Here’s their conclusion (which I’m breaking into multiple paragraphs for ease of reading):

For-profit corporations infused with their owners’ religion are common. These businesses do no violence to corporate law, which is primarily contractual and facilitative, allowing firms, including those that are closely held, to adopt provisions best suited to their needs. There is no evidence that these businesses generate greater corporate dysfunction than their secular counterparts.

It is true that society treats corporations as legally distinct persons for some purposes, but this is a pragmatic choice rather than a normative judgment that human concerns do not apply to such firms. Corporations are just means by which groups of people pursue common purposes, and acknowledging the exercise of religion by for-profit corporations is by no means a category mistake. Nor, given that corporations can be formed for “any lawful purpose,” do shareholders violate some social compact by accepting the benefits of the corporate form while pursuing both profits and religious values.

Of course, granting religious exemptions from otherwise applicable laws raises the risk of opportunism and can undermine important governmental policies. These risks are present with natural persons as well, however.

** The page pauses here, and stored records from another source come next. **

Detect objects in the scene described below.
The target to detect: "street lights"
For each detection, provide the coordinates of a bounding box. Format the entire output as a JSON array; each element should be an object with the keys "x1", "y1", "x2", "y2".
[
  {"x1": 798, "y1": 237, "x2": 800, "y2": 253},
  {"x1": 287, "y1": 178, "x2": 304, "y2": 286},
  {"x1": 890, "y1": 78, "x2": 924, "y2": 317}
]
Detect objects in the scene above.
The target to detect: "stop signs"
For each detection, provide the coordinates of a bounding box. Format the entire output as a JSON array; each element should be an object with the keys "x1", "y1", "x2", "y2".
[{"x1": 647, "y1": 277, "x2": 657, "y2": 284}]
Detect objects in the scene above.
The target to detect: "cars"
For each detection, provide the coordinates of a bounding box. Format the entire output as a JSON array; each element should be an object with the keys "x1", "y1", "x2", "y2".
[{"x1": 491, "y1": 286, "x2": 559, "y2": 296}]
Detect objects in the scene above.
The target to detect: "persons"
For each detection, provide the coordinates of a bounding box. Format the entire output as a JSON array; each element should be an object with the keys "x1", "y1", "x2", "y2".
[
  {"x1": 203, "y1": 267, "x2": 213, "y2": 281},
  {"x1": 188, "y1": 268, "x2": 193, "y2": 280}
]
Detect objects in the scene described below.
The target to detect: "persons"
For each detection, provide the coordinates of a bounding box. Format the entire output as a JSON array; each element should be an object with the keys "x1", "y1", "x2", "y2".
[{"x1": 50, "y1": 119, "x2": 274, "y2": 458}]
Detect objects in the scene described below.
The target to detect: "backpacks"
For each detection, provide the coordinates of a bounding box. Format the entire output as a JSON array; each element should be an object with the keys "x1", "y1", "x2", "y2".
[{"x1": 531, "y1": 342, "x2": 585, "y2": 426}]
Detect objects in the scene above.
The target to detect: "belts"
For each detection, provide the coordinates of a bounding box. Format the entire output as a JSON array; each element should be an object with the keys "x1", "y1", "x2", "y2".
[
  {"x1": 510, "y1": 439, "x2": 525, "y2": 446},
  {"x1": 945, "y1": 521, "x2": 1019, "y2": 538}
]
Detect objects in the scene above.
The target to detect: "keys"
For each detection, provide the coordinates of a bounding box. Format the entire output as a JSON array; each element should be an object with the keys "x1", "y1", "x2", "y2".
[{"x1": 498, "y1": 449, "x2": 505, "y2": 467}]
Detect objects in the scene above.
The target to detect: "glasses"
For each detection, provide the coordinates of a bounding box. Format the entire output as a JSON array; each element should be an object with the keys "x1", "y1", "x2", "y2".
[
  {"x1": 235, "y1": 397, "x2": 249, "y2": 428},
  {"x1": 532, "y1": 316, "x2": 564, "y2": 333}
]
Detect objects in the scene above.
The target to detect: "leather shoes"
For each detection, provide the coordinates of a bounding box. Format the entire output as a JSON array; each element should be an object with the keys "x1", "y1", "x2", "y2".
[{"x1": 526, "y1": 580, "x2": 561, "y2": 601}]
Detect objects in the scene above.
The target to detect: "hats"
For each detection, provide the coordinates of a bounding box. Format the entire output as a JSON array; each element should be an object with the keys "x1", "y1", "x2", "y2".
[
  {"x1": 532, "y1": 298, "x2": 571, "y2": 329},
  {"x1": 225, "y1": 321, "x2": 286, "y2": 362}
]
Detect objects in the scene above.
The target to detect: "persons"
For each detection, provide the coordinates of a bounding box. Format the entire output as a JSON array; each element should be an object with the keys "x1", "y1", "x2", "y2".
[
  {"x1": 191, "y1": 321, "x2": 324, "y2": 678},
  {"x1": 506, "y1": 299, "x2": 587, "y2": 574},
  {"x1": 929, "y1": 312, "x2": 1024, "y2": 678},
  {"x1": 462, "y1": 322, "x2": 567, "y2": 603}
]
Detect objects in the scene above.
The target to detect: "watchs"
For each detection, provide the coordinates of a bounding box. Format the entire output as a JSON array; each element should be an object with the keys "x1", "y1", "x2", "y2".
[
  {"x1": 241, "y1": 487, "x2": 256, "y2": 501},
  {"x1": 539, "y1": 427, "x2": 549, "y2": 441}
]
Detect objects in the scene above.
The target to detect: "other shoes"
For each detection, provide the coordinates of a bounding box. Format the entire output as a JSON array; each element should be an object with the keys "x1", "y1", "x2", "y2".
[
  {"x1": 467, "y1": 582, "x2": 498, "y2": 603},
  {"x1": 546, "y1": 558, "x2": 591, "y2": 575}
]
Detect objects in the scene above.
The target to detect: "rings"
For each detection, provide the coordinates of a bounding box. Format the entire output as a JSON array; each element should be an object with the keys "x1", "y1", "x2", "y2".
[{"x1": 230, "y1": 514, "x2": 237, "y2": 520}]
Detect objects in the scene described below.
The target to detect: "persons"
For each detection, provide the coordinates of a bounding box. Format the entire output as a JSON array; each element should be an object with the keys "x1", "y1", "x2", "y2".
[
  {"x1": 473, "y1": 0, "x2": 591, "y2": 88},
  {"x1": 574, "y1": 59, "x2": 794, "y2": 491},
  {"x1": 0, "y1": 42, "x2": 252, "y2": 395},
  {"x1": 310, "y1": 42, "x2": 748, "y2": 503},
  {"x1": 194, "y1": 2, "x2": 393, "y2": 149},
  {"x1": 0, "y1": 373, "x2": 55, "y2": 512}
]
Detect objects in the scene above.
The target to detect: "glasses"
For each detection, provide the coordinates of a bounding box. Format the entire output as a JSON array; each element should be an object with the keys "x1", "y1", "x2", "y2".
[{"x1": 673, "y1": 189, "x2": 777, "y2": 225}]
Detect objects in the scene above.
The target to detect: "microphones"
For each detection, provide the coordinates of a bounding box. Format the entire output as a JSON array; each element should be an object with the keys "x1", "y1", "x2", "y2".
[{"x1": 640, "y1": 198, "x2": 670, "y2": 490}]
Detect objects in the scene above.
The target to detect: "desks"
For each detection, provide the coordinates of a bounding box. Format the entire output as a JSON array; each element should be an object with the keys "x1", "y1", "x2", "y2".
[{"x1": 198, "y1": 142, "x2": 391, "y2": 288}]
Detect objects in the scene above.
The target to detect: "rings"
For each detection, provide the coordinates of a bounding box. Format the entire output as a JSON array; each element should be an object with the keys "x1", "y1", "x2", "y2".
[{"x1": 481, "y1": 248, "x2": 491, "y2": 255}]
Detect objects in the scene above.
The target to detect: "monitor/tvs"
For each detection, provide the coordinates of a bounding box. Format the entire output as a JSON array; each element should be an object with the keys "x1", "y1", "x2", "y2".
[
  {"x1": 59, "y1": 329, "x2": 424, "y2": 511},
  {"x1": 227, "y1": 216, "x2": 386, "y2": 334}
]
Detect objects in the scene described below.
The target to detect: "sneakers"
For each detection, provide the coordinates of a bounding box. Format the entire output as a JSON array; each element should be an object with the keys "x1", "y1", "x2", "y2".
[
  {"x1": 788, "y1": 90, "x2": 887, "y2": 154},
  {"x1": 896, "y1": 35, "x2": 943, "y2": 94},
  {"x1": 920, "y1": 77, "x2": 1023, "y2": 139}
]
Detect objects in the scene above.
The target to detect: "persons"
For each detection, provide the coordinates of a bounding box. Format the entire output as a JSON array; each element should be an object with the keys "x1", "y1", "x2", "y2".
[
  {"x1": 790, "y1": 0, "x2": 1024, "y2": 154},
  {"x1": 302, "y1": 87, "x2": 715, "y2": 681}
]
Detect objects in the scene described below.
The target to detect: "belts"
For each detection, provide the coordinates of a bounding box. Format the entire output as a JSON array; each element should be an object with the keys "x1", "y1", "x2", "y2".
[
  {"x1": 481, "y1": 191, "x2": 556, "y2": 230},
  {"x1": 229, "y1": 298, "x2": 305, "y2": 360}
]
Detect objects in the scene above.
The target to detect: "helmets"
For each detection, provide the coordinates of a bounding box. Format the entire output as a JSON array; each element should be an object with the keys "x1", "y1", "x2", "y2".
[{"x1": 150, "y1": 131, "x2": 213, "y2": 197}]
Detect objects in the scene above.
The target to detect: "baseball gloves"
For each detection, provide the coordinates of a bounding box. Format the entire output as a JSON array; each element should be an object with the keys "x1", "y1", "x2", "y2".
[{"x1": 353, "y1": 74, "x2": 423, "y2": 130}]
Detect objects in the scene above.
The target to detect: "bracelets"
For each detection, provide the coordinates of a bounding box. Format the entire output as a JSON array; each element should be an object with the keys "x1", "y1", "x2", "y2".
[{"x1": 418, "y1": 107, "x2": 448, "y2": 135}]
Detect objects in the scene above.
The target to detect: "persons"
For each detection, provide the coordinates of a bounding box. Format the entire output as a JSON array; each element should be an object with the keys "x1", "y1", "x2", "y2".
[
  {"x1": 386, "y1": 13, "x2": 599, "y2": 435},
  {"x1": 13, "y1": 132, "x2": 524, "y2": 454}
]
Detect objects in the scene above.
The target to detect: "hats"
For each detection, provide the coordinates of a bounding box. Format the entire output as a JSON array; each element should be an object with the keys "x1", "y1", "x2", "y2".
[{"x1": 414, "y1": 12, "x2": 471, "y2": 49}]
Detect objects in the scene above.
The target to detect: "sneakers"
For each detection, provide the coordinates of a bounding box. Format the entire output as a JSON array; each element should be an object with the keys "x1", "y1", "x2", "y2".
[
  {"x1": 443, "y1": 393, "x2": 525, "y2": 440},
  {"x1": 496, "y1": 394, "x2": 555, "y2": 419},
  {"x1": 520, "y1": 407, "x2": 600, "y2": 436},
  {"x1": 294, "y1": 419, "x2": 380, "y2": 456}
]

RFRA deals with these concerns not by narrowing the definition of “person,” but instead by scrutinizing only those burdens on religious exercise that are substantial and allowing compelling interests to justify such burdens in appropriate cases. Simply put, corporate law provides no reason for excluding for-profit corporations from RFRA.

As I hadn’t noticed it before elsewhere, I’ll also highlight this passage that Meese and Oman quote from the majority opinion in 1978 in Monell v. New York City Dep’t of Social Services:

[B]y 1871, it was well understood that corporations should be treated as natural persons for virtually all purposes of constitutional and statutory analysis.

Guess which retrograde Neanderthal corporate shill wrote that passage? Justice William J. Brennan Jr. (in a part of the majority opinion joined by six other  justices, including Marshall, Blackmun and Stevens).